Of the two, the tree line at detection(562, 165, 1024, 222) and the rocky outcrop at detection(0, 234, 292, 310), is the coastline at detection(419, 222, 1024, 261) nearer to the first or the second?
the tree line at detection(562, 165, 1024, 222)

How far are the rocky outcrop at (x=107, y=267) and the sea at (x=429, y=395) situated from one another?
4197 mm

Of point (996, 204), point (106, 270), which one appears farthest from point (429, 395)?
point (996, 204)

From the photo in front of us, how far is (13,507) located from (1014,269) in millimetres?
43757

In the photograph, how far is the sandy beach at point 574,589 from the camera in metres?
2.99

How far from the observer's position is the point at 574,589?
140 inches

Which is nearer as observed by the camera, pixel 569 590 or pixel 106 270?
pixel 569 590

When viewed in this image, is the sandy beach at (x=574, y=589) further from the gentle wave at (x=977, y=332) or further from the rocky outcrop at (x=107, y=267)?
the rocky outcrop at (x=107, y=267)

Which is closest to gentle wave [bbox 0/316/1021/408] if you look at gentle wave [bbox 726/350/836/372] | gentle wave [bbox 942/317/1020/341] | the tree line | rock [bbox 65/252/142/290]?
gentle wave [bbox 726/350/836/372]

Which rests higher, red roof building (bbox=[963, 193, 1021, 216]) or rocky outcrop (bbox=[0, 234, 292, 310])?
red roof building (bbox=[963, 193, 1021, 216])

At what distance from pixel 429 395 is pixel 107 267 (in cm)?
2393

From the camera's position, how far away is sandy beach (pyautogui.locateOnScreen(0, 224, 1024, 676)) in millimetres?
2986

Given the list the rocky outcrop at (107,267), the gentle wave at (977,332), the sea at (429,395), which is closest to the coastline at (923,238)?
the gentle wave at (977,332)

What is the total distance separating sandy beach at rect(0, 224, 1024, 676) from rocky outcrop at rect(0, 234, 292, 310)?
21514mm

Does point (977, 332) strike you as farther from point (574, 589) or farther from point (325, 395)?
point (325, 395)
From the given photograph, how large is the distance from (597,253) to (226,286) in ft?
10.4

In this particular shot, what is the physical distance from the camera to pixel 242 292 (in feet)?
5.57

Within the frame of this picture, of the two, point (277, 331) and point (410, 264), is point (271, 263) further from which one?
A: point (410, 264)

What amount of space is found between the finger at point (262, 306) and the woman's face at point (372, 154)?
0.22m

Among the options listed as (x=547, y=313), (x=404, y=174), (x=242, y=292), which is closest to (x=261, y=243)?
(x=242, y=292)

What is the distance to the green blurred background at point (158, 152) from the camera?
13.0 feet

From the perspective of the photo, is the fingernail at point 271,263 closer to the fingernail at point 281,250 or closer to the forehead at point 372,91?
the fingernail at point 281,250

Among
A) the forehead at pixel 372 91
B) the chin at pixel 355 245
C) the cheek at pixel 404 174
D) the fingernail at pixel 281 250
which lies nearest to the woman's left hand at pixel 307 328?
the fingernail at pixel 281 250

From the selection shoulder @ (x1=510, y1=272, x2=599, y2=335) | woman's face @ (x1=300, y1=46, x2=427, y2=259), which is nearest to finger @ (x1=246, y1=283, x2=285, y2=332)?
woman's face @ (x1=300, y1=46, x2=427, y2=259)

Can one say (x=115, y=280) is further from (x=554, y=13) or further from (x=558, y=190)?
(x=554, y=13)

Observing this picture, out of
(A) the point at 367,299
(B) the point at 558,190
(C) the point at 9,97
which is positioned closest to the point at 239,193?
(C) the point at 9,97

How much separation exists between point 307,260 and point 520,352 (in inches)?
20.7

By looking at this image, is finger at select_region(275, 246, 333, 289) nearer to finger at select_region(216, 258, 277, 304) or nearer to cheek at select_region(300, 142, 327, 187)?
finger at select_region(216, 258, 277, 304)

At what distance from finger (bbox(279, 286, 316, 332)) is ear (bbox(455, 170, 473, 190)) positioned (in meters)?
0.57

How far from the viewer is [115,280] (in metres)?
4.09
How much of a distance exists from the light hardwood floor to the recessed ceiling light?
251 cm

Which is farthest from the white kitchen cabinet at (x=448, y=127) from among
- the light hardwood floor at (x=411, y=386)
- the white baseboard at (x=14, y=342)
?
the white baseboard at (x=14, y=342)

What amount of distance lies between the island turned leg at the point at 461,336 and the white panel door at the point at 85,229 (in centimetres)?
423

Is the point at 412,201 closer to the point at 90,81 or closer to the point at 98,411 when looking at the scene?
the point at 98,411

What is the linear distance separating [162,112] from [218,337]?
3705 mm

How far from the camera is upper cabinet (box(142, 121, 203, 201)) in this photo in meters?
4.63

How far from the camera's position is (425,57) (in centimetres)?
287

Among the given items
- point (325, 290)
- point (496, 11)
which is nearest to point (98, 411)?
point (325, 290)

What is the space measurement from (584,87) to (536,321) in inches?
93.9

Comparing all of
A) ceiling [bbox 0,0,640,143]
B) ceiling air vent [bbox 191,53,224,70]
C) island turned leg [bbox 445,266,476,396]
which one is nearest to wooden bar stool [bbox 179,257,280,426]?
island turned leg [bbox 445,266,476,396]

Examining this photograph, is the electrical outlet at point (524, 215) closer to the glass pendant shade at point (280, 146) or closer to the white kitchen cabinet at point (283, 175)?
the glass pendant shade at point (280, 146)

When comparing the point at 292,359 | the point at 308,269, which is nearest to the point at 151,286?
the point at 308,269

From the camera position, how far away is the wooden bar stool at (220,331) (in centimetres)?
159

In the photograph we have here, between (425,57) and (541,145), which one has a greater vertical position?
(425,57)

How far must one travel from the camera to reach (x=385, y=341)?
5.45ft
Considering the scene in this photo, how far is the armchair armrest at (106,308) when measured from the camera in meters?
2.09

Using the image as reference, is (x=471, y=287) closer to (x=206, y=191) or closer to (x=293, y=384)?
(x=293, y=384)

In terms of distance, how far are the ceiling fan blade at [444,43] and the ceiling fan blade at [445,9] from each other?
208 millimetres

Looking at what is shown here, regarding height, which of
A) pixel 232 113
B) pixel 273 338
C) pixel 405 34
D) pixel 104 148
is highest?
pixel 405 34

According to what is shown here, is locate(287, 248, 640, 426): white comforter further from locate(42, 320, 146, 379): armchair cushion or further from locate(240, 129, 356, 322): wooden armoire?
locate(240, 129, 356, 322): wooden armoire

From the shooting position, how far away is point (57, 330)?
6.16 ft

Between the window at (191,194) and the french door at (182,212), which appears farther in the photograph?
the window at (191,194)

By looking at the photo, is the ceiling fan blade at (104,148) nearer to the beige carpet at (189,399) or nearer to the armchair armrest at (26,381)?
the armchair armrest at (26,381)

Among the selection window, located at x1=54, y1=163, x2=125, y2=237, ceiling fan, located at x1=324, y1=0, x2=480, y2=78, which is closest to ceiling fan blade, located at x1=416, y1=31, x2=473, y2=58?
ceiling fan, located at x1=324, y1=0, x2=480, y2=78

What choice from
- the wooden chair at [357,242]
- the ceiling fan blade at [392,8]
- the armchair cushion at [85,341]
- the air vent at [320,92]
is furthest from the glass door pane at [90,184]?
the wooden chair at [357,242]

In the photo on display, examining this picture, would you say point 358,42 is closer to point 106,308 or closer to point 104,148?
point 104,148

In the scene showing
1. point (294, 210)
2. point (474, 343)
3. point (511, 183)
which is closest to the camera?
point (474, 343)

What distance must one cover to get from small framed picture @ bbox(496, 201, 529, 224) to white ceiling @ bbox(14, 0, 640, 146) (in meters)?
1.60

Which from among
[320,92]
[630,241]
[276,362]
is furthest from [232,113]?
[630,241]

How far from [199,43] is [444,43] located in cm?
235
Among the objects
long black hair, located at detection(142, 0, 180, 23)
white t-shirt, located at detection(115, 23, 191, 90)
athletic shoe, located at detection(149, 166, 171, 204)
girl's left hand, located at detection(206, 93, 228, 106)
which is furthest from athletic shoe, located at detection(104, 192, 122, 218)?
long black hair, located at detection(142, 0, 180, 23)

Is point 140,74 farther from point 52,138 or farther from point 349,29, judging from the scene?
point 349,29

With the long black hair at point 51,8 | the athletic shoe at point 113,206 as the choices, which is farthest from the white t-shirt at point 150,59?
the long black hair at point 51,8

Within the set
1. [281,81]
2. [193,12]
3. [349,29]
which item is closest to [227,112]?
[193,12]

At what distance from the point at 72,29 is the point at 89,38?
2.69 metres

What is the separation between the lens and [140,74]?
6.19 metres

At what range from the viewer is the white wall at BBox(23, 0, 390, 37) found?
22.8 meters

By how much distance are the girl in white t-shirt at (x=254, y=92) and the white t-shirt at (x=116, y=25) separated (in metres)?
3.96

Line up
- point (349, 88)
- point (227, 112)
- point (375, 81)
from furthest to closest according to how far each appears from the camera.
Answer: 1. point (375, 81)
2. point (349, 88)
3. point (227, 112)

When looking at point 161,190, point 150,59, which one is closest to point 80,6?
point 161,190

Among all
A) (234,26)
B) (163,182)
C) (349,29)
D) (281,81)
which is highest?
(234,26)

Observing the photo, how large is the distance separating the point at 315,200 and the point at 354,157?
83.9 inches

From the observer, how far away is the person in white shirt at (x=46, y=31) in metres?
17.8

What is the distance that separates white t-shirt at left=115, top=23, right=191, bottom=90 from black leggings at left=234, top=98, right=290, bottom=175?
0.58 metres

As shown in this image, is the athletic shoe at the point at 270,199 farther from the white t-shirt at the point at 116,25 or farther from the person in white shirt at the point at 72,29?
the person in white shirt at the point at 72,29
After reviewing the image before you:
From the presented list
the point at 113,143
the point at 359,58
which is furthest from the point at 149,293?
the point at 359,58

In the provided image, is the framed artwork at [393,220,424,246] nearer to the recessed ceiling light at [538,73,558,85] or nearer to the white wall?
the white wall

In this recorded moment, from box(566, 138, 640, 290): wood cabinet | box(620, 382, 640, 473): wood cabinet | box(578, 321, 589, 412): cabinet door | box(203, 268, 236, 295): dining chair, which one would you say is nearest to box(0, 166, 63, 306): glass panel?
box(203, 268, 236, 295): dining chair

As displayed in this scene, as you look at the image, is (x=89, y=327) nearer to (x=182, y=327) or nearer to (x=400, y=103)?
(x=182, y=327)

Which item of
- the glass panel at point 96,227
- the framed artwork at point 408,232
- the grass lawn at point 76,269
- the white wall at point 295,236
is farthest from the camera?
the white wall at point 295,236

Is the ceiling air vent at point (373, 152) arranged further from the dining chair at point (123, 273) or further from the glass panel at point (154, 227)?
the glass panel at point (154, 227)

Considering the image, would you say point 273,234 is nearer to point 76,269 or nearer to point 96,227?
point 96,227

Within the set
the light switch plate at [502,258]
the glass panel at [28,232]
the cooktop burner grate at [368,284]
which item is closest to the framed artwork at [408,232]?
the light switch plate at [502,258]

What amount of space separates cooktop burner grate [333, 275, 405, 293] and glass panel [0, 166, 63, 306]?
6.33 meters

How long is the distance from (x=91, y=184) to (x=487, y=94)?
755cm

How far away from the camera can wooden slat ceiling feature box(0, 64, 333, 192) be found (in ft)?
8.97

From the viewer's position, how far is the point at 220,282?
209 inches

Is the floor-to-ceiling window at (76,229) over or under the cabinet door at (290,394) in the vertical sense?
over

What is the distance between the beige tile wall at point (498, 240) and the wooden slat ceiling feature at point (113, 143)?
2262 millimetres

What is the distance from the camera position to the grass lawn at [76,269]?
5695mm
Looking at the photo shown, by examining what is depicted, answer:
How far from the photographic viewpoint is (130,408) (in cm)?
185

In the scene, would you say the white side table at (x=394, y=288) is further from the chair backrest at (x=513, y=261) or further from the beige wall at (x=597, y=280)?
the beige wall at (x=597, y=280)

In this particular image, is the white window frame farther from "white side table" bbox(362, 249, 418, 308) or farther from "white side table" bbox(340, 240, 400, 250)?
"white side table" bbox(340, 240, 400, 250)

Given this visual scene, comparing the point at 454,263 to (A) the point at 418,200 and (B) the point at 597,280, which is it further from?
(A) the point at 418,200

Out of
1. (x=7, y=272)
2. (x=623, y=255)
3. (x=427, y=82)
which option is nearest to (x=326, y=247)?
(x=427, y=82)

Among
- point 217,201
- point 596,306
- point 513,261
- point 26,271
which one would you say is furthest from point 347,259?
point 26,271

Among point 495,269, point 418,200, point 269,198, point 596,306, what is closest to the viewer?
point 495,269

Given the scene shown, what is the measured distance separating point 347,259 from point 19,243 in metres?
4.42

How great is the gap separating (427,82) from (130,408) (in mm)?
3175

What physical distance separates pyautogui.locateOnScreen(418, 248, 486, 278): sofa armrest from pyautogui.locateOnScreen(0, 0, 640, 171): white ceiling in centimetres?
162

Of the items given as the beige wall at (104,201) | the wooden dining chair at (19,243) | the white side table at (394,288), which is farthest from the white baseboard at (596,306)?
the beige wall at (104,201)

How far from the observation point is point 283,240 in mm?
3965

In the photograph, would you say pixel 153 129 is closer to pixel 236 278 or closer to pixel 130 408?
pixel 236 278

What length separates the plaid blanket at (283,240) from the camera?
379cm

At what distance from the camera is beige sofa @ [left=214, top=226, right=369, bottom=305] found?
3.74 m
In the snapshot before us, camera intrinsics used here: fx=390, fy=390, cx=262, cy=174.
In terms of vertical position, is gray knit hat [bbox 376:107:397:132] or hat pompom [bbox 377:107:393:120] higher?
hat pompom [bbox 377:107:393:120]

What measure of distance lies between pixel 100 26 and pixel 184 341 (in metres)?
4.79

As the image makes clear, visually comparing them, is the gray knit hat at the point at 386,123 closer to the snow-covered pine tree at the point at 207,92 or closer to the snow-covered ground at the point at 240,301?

> _GIVEN TASK_:
How many lines of the listing above contain the word "lies"? Give only the number.

> _THE RESPONSE_:
3